The Commercial Revolution was a period in European history starting in the middle of the Crusade era during the late 13th Century and lasting until the early 18th Century. The lead up to this period started off with Europeans rediscovering rare commodities that had been lost since the fall of the Western Roman Empire (27-476) and coming into contact with new ideas on the cultural, economic, military and political fronts through the Crusades (1095-1291). The reason for this was that Europe came into prolonged contact with the various Muslim empires in North Africa, the Middle East, and Central Asia, as well as the Mongol Empire (1206-1368) and the Byzantine Empire (330-1453). All of these new ideas and goods got the Europeans to have increased interest in commerce that led to voyages being undertaken by the powers of Europe to try to find new trade routes to Africa and Asia. The need for new trade routes was also needed after the Byzantine Empire fell to the Ottoman Empire (1299-1923), which cut off many previous overland trade routes to greater Asia. This of course led to Christopher Columbus (1451-1506) trying to find a new route to India by sailing across the ocean, where he discovered the New World and went back to Europe to spread the news. This then set the stage for the bulk of the Commercial Revolution in terms of economics, trading, goods and political and socioeconomic changes.
The Commercial Revolution, Mercantilism, and Trade
During the Commercial Revolution, there was a higher level of trade and wealth pouring into European nations than ever before, and in response to this, many new economic ideas sprang up while certain old ones were revived. The economic theory and practice of mercantilism arose in the 15th Century in Europe and was the major economic practice until the Commercial Revolution ended that governed nations. Mercantilism was an economic system that preached that state power is increased at the expense of rival countries, that monetary reserves are amassed through a positive trade balance and that colonies existed for the benefit of the mother country. The Commercial Revolution also brought about the modern banking system, high inflation due to the massive influx of silver and gold, joint stock companies and stock exchanges to manage risk and the rise of economic theory in Europe. There were also the rise of Charted Companies, like the Dutch East India Company, which in many ways were the first large corporations. All of these economic changes and innovations came about due to the vastly increased trade Europeans where doing via their colonies in the New World and especially with India and East Asia as they came up with ways to manage and control all this new wealth.
New Goods Introduced to Europe with the Commercial Revolution
Due to the increased trade that Europeans were performing during the Commercial Revolution, they were able to rediscover exotic, rare commodities such as silk and spices that had not really been seen in the region since the rule of the Roman Empire. On top of these rediscovered Old World commodities, the discovery of the New World by Columbus in 1492 opened up their market to an array of unseen materials and food.

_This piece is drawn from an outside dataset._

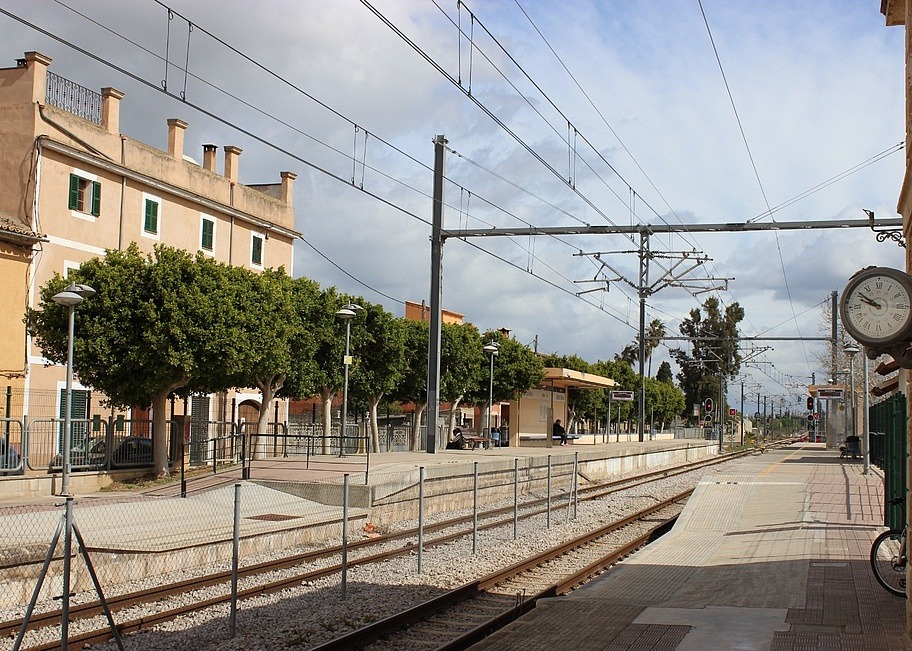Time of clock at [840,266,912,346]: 9:51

Through the New World and their colonies in them the Europeans brought back many new food items that had previously been unknown to them like corn, cocoa, potatoes and tomatoes. They also brought back many furs, pelts and skins from the colonies, like beaver and deer. It was also during this time that the Europeans acquired a taste for tea and porcelain, among other commodities and goods from China and the rest of East Asia.

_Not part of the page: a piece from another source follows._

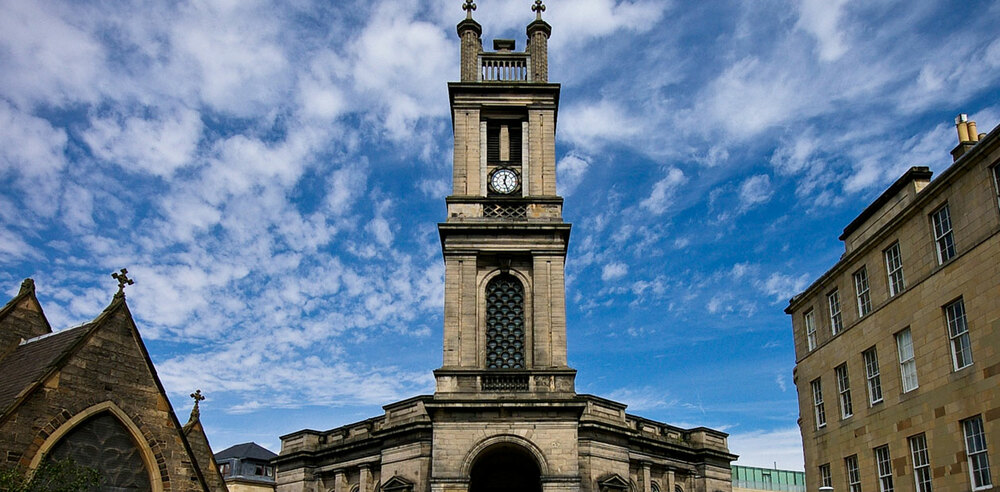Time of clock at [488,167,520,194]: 12:26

What Was The Commercial Revolution In Pre-Modern Europe?
The Commercial Revolution refers to a long period in European history lasting from the 11th century to the mid-18th century during which time a stable and prospering European economy based on trade was established. It ended with the start of the Industrial Revolution that ushered in a new era of change in Europe.
Socioeconomic and Geopolitical Shifts
The period during the Commercial Revolution following Columbus's discovery of the New World led to many geopolitical changes on both sides of the Atlantic. In Europe great empires like the British Empire, Spanish Empire, Portuguese Empire and French Empire would rise while the native Indians had their land taken and got wiped out by diseases from Europe. These period also saw political changes, giving more power to monarchs, creating more efficient political bureaucracies and reducing the political power of the clergy, pope, nobility and knights. For common people the colonies gave them a change start a new life and get away from Europe. There was now increased food and wealth coming into Europe, along with people leaving for the New World, which allowed for bigger families and an increased population. There was also economic prosperity as people in Europe could get into a small middle class as traders, merchants or by focusing on a specialized skill like being a blacksmith or silversmith. This led people to have a chance for a better quality life, although most people still lived as poor, farming peasants.